### WORK ORDER
Format the data from its first line through the line containing "green label relaxing" as a JSON list of strings, one string per line, with blank lines omitted and the pictures left out.

(ENTRIES SUPPLIED Opens)

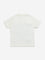 HOP Kids Off-White Travel-Inspired Cotton T-Shirt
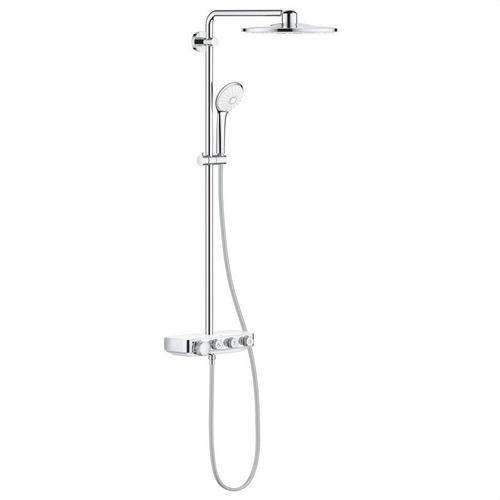 Ensemble de douche thermostatique Euphoria SmartControl System 310 Duo chrome avec la référence 26507LS0 de la marque GROHE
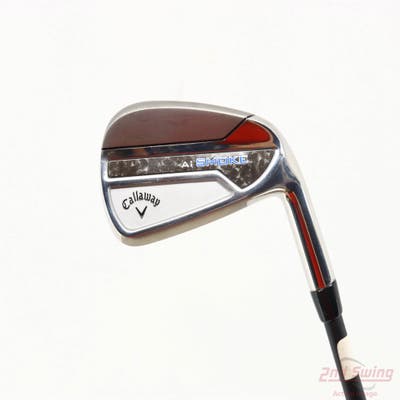 Callaway Paradym Ai Smoke Single Iron 7 Iron Project X Cypher 2.0 60 Graphite Regular Right Handed 37.25in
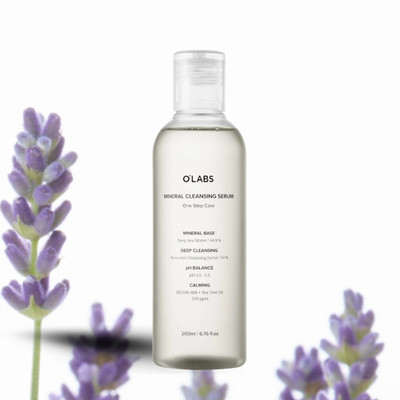 O LABS Mineral Cleansing Serum   Makeup Remover & Deep Pore Hydrating Cleanser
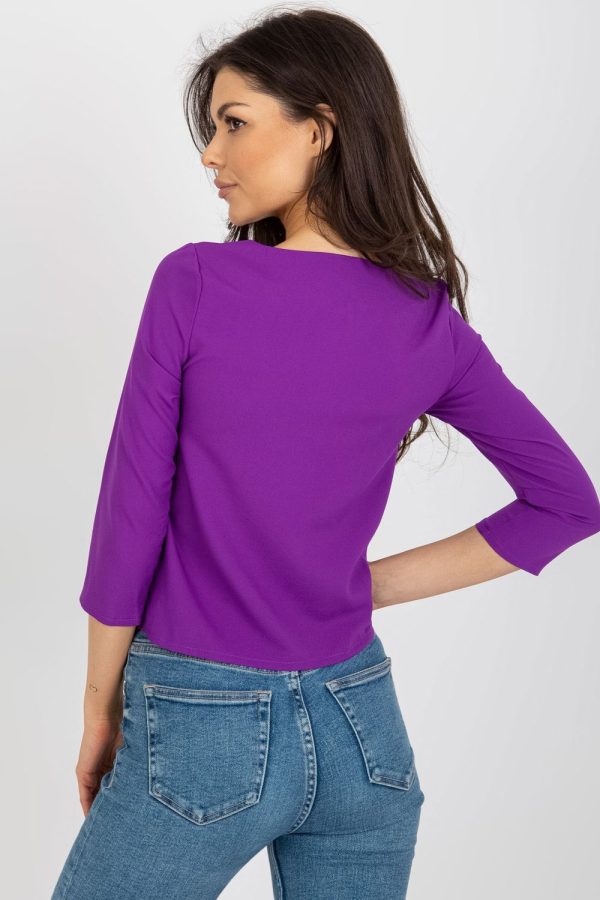 violet Blouse model 178432 Lakerta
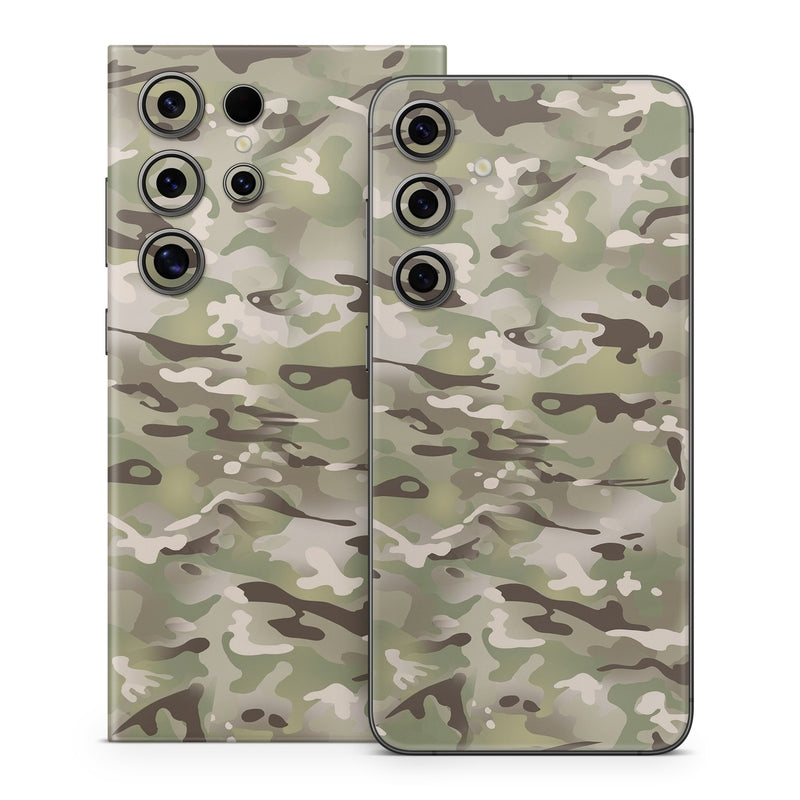 SGS24-FCCAMO Samsung Galaxy S24 Skin - FC Camo -  Decal Girl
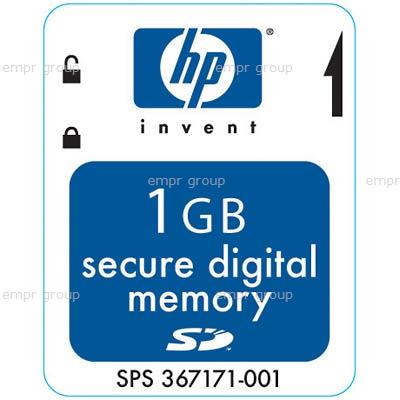 HP Compaq nx6110 Laptop (ES429ES) Memory (Product) FA283A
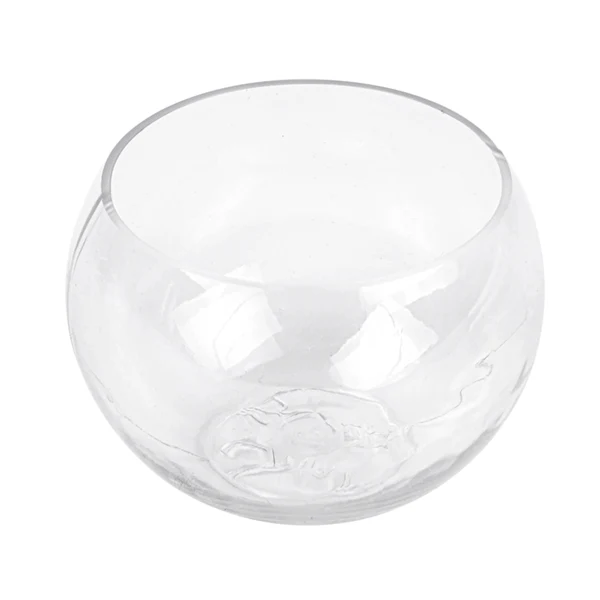 RÉCIPIENTS INJECTÉS "SPHERE" 75 ML 5,7x4 CM TRANSPARENT APET (200 UNITÉ)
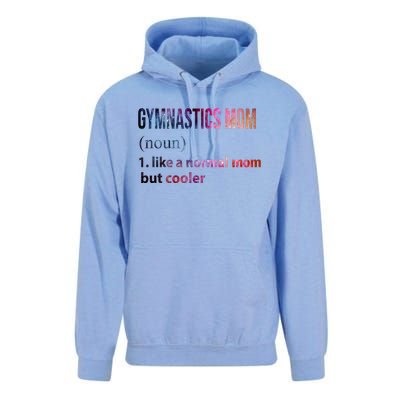 Gymnastics Mom Unisex Surf Hoodie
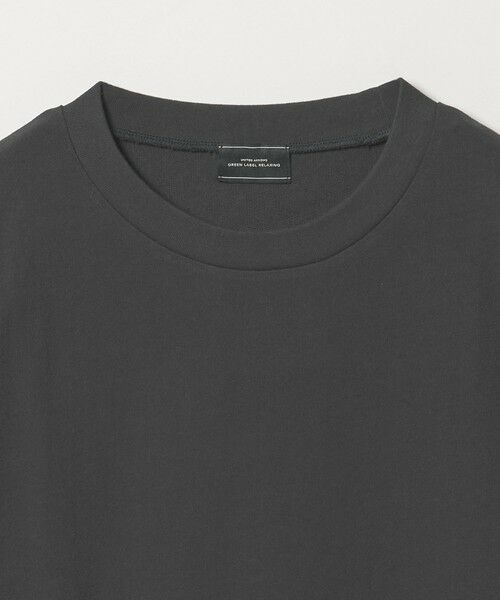 green label relaxing / グリーンレーベル リラクシング カットソー | ディペンド インレイ クルーネック カットソー | 詳細17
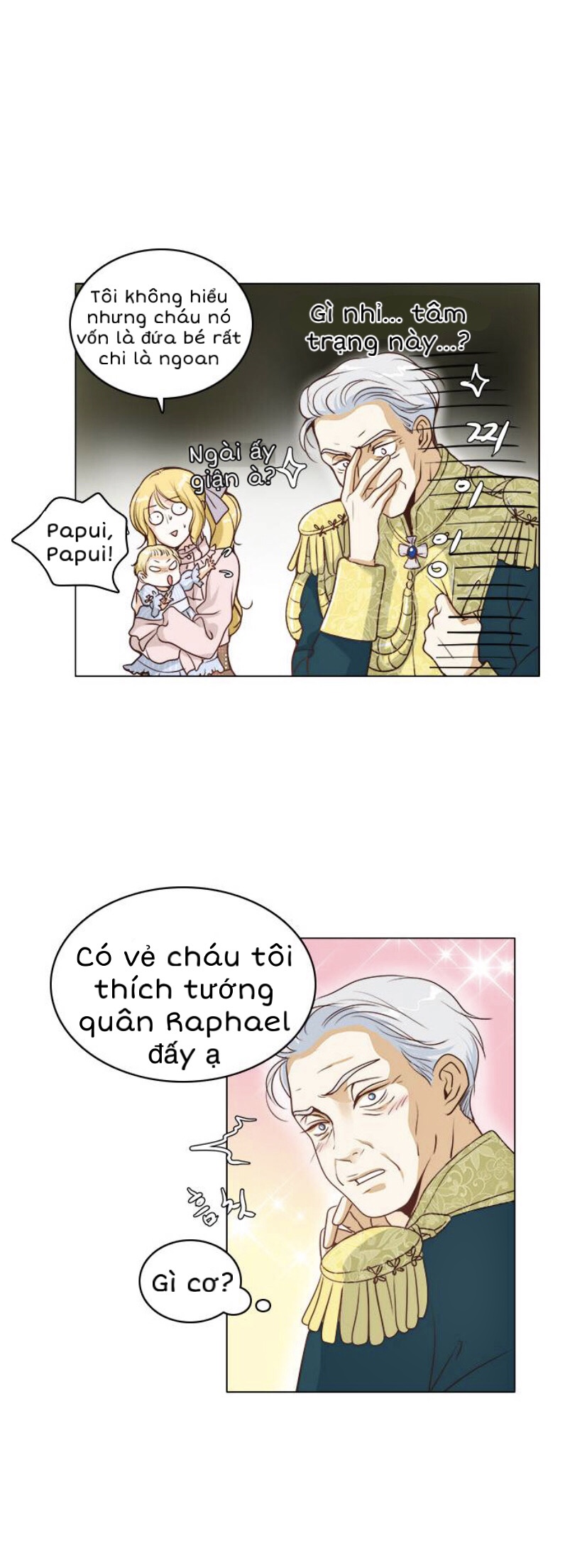 baby mai mối là công chúa chapter 4 43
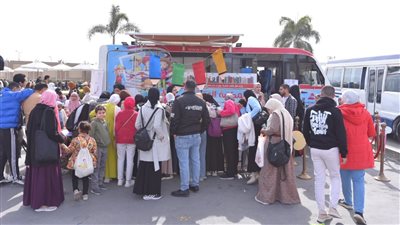 إقبال كبير على أنشطة مكتبات مصر العامة في معرض القاهرة الدولي للكتاب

(ENTRIES SUPPLIED Closes)

### REPLY TO THE EXERCISE
[
  " HOP Kids Off-White Travel-Inspired Cotton T-Shirt",
  " Ensemble de douche thermostatique Euphoria SmartControl System 310 Duo chrome avec la référence 26507LS0 de la marque GROHE",
  " Callaway Paradym Ai Smoke Single Iron 7 Iron Project X Cypher 2.0 60 Graphite Regular Right Handed 37.25in",
  " O LABS Mineral Cleansing Serum   Makeup Remover & Deep Pore Hydrating Cleanser",
  " violet Blouse model 178432 Lakerta",
  " SGS24-FCCAMO Samsung Galaxy S24 Skin - FC Camo -  Decal Girl",
  " HP Compaq nx6110 Laptop (ES429ES) Memory (Product) FA283A",
  " RÉCIPIENTS INJECTÉS \"SPHERE\" 75 ML 5,7x4 CM TRANSPARENT APET (200 UNITÉ)",
  " Gymnastics Mom Unisex Surf Hoodie",
  " green label relaxing / グリーンレーベル リラクシング カットソー | ディペンド インレイ クルーネック カットソー | 詳細17"
]